Your goal: Copy the entries that appear below in full, leaving out any picture among them.

Saved data entries:
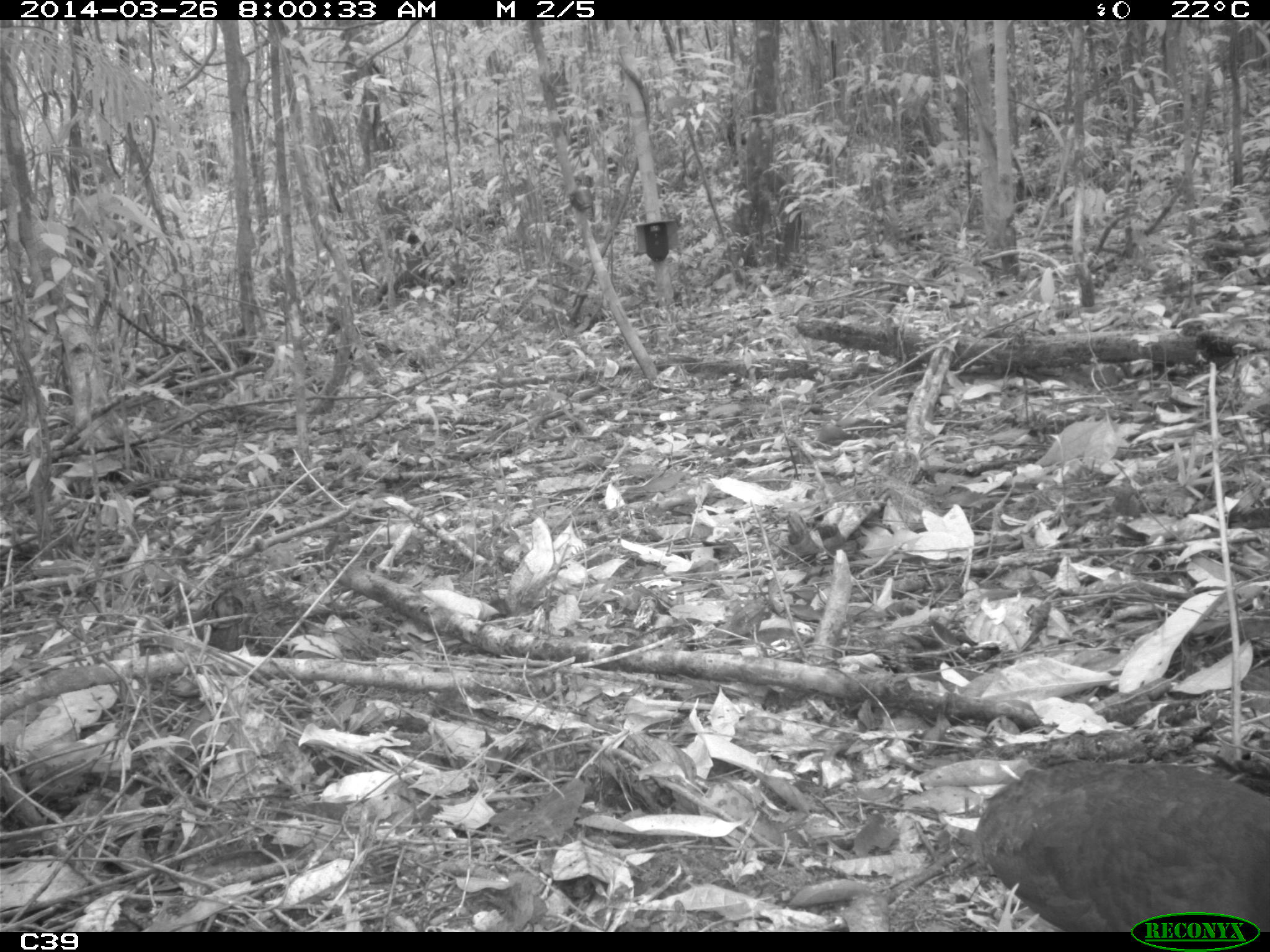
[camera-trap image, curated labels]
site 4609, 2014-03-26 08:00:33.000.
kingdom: Animalia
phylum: Chordata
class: Aves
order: Tinamiformes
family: Tinamidae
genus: Crypturellus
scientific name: Crypturellus soui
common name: little tinamou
Crypturellus soui (little tinamou), count 1, age adult.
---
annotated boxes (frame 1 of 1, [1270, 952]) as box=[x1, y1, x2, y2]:
crypturellus soui: box=[975, 755, 1270, 931]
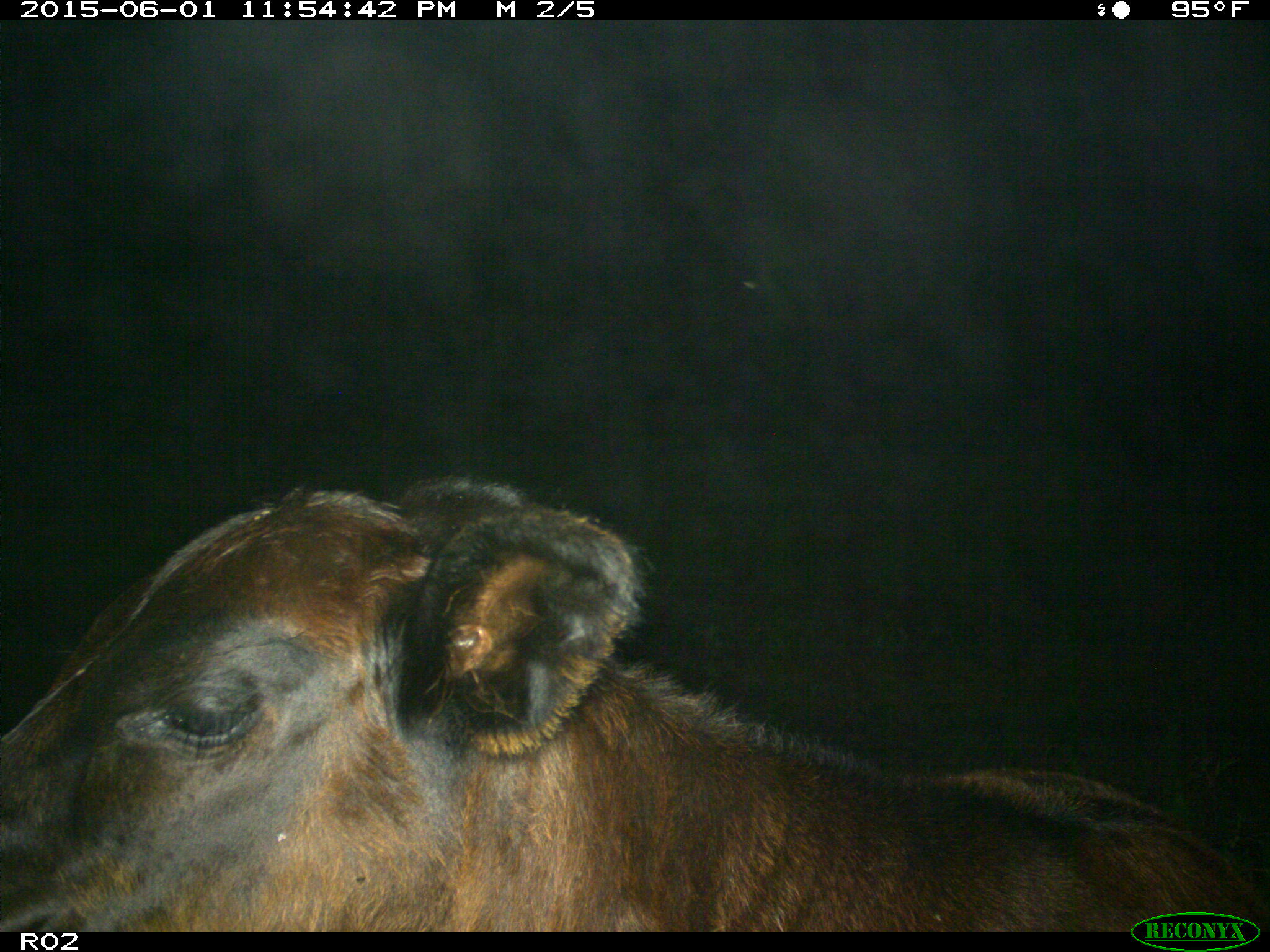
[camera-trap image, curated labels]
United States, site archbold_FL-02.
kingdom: Animalia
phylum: Chordata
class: Mammalia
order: Artiodactyla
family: Bovidae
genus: Bos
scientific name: Bos taurus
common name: domestic cow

Problem solution:
[camera-trap image, curated labels]
site 4609, 2014-03-26 08:00:33.000.
kingdom: Animalia
phylum: Chordata
class: Aves
order: Tinamiformes
family: Tinamidae
genus: Crypturellus
scientific name: Crypturellus soui
common name: little tinamou
Crypturellus soui (little tinamou), count 1, age adult.
---
annotated boxes (frame 1 of 1, [1270, 952]) as box=[x1, y1, x2, y2]:
crypturellus soui: box=[975, 755, 1270, 931]
[camera-trap image, curated labels]
United States, site archbold_FL-02.
kingdom: Animalia
phylum: Chordata
class: Mammalia
order: Artiodactyla
family: Bovidae
genus: Bos
scientific name: Bos taurus
common name: domestic cow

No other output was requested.